* begin Provided records *

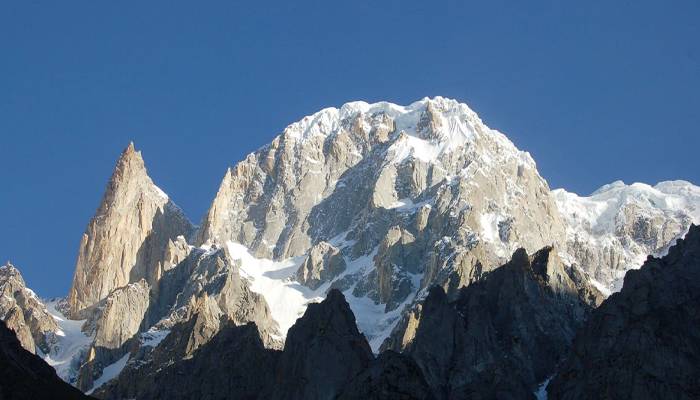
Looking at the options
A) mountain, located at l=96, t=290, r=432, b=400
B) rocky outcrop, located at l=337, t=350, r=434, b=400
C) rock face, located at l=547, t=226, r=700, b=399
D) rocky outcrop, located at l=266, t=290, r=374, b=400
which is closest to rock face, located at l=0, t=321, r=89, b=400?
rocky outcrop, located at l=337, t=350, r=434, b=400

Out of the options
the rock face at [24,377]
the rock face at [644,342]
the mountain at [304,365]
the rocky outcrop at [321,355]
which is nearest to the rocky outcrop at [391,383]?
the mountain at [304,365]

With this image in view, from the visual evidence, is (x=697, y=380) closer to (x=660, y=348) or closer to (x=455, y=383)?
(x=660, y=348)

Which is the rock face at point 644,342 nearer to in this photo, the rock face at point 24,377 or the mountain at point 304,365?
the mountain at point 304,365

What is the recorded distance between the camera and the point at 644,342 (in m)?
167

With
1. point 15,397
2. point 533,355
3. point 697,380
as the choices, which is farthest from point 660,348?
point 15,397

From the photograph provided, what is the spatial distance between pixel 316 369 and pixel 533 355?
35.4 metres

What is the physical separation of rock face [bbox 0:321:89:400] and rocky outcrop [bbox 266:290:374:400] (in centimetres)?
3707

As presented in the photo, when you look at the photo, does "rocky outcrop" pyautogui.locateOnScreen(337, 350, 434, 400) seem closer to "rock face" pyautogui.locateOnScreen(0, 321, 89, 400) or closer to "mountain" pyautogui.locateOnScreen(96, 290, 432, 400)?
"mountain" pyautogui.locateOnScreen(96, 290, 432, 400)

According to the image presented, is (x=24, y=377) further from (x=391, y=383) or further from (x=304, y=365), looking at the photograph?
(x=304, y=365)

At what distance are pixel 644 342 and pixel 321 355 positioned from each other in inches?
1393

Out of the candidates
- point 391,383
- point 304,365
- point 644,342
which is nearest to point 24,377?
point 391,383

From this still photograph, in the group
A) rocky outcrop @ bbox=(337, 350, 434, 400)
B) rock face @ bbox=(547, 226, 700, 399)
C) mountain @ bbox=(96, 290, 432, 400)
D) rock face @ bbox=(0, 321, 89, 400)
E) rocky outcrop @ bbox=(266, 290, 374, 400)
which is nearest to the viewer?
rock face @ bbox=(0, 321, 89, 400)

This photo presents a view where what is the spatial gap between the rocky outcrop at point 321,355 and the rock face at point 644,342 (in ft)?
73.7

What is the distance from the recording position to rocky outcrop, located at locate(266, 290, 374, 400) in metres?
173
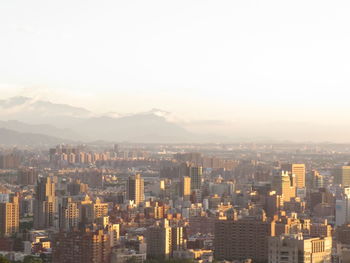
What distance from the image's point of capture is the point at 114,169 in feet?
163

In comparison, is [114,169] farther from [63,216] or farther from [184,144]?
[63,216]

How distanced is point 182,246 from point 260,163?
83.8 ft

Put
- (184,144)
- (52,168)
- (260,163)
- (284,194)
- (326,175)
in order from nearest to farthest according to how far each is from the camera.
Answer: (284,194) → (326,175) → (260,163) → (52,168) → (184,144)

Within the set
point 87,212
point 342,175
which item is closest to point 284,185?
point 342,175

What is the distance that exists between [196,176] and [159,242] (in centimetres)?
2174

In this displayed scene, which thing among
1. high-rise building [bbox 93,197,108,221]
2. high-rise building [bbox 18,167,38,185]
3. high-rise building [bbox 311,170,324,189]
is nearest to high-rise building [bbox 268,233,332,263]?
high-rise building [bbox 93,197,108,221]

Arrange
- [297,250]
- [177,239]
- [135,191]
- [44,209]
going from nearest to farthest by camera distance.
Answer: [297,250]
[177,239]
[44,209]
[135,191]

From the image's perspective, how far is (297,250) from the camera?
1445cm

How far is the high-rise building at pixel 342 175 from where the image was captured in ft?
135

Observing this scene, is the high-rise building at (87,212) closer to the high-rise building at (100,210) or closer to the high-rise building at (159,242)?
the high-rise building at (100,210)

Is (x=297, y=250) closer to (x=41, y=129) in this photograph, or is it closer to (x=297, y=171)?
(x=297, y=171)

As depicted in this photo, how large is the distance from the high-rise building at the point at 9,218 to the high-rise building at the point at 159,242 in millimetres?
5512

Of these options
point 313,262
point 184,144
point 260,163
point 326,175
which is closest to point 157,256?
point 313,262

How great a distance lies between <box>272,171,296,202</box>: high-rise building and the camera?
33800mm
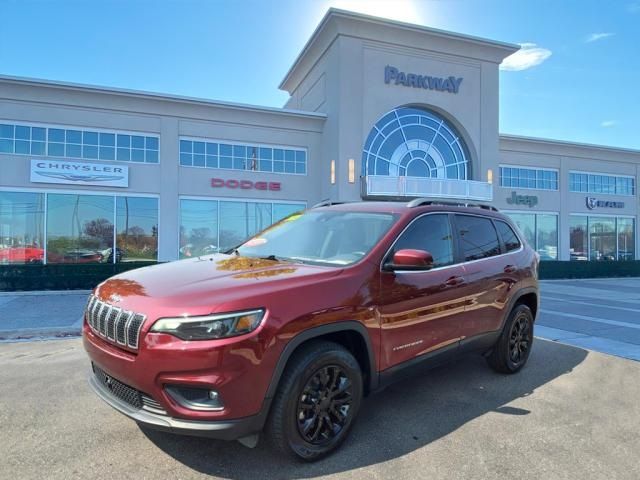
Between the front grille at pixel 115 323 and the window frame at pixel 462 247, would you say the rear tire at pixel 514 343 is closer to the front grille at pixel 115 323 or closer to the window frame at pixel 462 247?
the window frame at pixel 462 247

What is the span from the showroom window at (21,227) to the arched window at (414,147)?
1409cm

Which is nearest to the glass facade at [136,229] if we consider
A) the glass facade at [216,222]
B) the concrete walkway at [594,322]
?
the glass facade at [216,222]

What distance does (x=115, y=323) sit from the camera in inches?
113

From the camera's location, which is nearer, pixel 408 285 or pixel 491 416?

* end Provided records *

Copy the entries word for word, starting at the line that contains "What is the span" and continuing through the last line of the entries.

| Result of the task |
What is the span from the showroom window at (21,227) to the arched window at (414,147)?
1409cm

Which is nearest to the glass facade at [136,229] if we consider
A) the glass facade at [216,222]
B) the concrete walkway at [594,322]
?
the glass facade at [216,222]

What distance does (x=115, y=323) sit from the camera in inches?
113

From the camera's location, which is nearer, pixel 408 285 or pixel 491 416?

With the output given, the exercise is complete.